Литмир - Электронная Библиотека

— Любить — значит доверять. О каком доверии идёт речь, если ты впустую переживаешь обо мне?

Инён фыркает недовольно, чувствуя, как всю грудь заполняет одна сплошная обида напополам с раздражением, и, прошипев сквозь зубы:

— Ни одна забота не бывает «пустой», — обходит его стороной и, вцепившись в локоть родителя, тащит того в сторону выхода.

Они успевают преодолеть буквально несколько метров, когда Чонгук окликает её по имени, заставляя остановиться на секунду.

— Просто делай то, что у тебя выходит лучше всего! — громко заявляет она в ответ, наплевав на то, что они находятся в больнице. — Бравируй и относись по-скотски к каждому, кому ты хоть немного небезразличен!

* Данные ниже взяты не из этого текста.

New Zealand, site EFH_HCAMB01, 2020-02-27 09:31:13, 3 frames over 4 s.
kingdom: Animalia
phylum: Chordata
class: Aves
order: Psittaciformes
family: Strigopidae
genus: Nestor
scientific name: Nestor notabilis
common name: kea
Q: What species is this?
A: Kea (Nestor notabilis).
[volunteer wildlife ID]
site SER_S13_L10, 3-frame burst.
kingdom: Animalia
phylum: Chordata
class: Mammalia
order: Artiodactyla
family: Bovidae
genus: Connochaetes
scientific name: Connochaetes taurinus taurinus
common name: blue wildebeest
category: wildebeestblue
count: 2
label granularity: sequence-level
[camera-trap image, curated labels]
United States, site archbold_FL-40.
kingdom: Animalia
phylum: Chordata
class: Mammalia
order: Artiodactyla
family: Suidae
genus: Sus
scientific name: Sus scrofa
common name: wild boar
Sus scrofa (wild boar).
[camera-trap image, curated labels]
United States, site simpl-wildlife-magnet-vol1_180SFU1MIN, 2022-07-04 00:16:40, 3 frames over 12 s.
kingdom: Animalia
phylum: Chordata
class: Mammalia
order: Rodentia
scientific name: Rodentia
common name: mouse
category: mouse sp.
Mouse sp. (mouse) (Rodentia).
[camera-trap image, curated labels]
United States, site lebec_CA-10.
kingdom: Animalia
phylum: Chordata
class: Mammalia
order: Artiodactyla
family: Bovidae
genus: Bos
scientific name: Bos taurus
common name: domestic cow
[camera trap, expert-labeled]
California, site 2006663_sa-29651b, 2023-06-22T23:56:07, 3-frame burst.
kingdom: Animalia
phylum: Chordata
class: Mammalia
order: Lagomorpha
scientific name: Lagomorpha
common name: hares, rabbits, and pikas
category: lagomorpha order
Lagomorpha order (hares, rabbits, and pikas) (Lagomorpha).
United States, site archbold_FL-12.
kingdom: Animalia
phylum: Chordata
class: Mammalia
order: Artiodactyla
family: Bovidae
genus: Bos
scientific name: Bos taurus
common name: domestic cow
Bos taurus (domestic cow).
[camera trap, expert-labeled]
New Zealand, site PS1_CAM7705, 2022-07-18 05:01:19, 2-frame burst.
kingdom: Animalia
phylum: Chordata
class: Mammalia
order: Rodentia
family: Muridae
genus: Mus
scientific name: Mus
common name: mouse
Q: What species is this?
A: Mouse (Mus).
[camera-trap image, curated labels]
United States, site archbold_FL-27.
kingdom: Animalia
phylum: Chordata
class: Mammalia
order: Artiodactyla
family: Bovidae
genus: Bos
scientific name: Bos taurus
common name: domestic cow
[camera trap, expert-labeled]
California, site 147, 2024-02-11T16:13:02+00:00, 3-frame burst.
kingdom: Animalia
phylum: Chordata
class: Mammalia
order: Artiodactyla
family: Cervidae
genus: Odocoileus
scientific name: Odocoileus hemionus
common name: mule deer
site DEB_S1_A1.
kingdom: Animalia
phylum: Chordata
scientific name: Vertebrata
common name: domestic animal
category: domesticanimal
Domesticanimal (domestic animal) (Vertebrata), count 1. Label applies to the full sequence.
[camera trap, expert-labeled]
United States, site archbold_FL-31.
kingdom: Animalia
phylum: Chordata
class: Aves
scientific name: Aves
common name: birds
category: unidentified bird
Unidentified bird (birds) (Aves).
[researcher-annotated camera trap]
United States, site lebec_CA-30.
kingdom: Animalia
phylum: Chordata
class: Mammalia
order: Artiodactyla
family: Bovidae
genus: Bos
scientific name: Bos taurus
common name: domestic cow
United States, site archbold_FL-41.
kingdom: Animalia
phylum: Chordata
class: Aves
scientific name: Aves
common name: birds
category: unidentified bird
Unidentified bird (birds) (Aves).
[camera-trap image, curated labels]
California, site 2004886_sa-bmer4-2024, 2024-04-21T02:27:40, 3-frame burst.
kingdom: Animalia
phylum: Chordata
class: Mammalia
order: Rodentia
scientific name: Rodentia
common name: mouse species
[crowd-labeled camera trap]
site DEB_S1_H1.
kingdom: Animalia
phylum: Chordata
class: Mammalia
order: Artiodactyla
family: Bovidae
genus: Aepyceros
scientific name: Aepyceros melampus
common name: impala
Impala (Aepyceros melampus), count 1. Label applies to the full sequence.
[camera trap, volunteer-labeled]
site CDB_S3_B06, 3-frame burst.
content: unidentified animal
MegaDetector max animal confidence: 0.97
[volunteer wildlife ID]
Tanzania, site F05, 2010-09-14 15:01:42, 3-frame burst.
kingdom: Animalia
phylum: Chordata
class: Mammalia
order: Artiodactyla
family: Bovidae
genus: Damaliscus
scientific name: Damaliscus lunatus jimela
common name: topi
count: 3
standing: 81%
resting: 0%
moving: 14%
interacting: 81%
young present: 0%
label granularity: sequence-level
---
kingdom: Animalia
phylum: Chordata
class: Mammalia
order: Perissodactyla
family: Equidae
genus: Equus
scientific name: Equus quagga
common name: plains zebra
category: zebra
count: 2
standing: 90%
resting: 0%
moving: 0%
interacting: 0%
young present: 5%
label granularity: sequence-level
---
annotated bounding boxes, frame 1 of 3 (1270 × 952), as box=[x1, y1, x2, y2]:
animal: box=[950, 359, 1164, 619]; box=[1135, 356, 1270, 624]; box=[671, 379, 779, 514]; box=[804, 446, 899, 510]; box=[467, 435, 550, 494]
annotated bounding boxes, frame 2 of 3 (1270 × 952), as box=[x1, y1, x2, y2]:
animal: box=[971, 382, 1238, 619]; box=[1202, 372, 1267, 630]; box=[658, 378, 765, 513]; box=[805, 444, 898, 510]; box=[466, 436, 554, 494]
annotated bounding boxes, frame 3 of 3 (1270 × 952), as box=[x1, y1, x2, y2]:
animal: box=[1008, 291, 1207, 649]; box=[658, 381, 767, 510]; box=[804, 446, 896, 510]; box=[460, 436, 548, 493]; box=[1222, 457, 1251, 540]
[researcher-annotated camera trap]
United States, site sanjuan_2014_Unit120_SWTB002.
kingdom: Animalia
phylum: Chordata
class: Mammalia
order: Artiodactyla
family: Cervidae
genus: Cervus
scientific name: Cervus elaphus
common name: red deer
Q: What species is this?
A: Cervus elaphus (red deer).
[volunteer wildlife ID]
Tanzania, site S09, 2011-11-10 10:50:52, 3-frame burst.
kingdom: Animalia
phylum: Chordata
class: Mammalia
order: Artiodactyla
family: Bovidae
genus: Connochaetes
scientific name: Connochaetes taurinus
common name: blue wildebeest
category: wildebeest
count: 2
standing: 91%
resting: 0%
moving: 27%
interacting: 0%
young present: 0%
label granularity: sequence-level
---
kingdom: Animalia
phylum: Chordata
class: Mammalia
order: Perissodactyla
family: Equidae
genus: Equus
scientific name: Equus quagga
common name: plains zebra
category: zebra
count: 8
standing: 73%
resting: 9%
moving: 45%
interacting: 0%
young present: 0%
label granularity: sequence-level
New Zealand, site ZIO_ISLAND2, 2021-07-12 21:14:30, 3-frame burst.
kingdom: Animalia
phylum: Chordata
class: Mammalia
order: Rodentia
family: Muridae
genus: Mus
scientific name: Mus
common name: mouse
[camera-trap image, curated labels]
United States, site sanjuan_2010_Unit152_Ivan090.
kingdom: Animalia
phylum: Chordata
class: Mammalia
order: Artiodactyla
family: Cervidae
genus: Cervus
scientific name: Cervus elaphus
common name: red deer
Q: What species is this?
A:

Инён снова обнимает руку отца обеими ладонями и, пользуясь шоковым состоянием Чонгука, вновь разворачивается и направляется прочь. Она мечтает сейчас оказаться в особняке как можно скорее, закрыться в своей комнате, дать волю всем тем чувствам, что обуревают всю её душу, всему тому напряжению, что сковывает тело, и выплакаться так, как не позволяла себе слишком давно. Инён ни в коем случае не будет дожидаться Чонгука — наоборот, она собирается изо всех сил показать, сколь сильно обижена на него и на его слова, поступить чисто по-женски, по-настоящему, пожалуй, некрасиво, и наплевать на то, как это будет выглядеть.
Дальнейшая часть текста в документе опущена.